* _BRIEF 1_: In the post about KLM's "Dark Continent" ad, when and where does Curtis Keim say the myth of the Dark Continent began?
* _BRIEF 2_: Pick up the post about KLM's "Dark Continent" ad after its last sentence and carry it forward for a paragraph or two.

* _EXCERPTED TEXT_:
Thanks to Africa is a Country and Serginho Roosblad for this hat-tip. I feel like I’m in a time warp.
@KLM suffers from #colonialmentality by calling #Africa ‘The Dark Continent’ – http://t.co/3XF2yiqvYM
— Serginho Roosblad (@SRoosblad) October 18, 2013
What is this?
KLM’s latest marketing campaign for their flight destinations in the African continent. You can see the whole thing here.
What’s wrong with this?
Serginho said it all with equating ‘The Dark Continent’ to colonial mentality. Long story short: KLM’s language draws on colonial and imperial pasts (and presents), presenting Africa as an exotic destination for westerners to come, see, and conquer.
But I’d like to unpack it a little more. I’ve highlighted four areas on the ad:
1. “The Dark Continent”
For Westerners, the idea of the Dark Continent has strong roots in Joseph Conrad’s “Heart of Darkness,” a required reading for many high school students in the US. However, its origins go back much further than that. In Mistaking Africa, Curtis Keim explains that
the myth of the Dark Continent… originated in mid-ninteenth-century Europe when scientific race theory was developed, without reference to the actual cultures of Africans in Africa. Then it was transferred to Africa by Europeans who had both a theoretical and a practical interest in seeing Africa as primitive. And when scientific race theory combined with imperialist urges to conquer, there was no end to the primitiveness that could be found (44).

* _RECORDED DATA_:

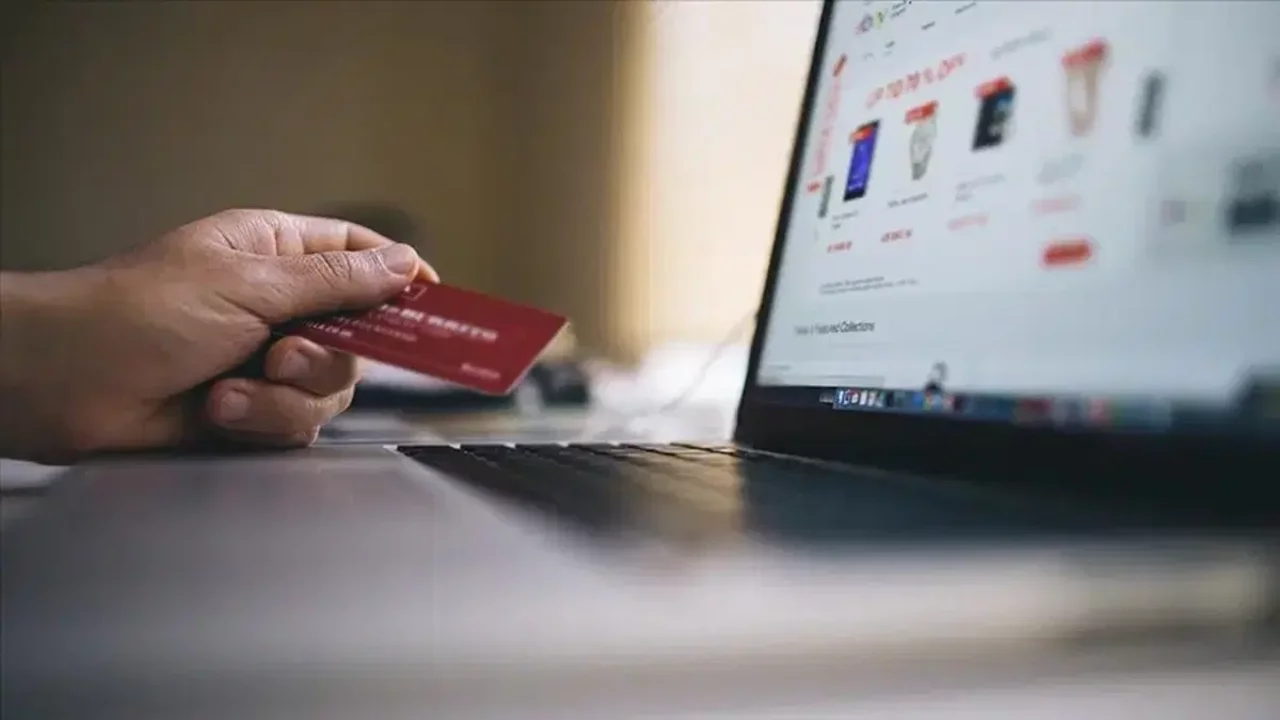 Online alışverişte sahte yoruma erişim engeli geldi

--

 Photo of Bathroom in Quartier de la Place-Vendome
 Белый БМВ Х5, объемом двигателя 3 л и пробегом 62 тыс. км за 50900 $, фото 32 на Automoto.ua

* _ANSWER AREA 1_: In mid-nineteenth-century Europe, when scientific race theory was developed.

* _ANSWER AREA 2_:
2. “Undiscovered, unspoiled Africa”
The description of Africa as undiscovered and unspoiled is speaks to this “primitiveness,” and suggests that the continent is there for white tourists to “discover” and “conquer,” ignoring not only the hundreds of years of colonial and neo-colonial imperialism, exploitation and occupation, but also the 1 billion people who live on the continent.
3. The white guy
Ready to discover Africa! Onward!
4. 54 independent countries
This seems to be KLM’s effort to show it recognizes Africa is not a country, which falls short amongst all the other safari and colonial festishizing.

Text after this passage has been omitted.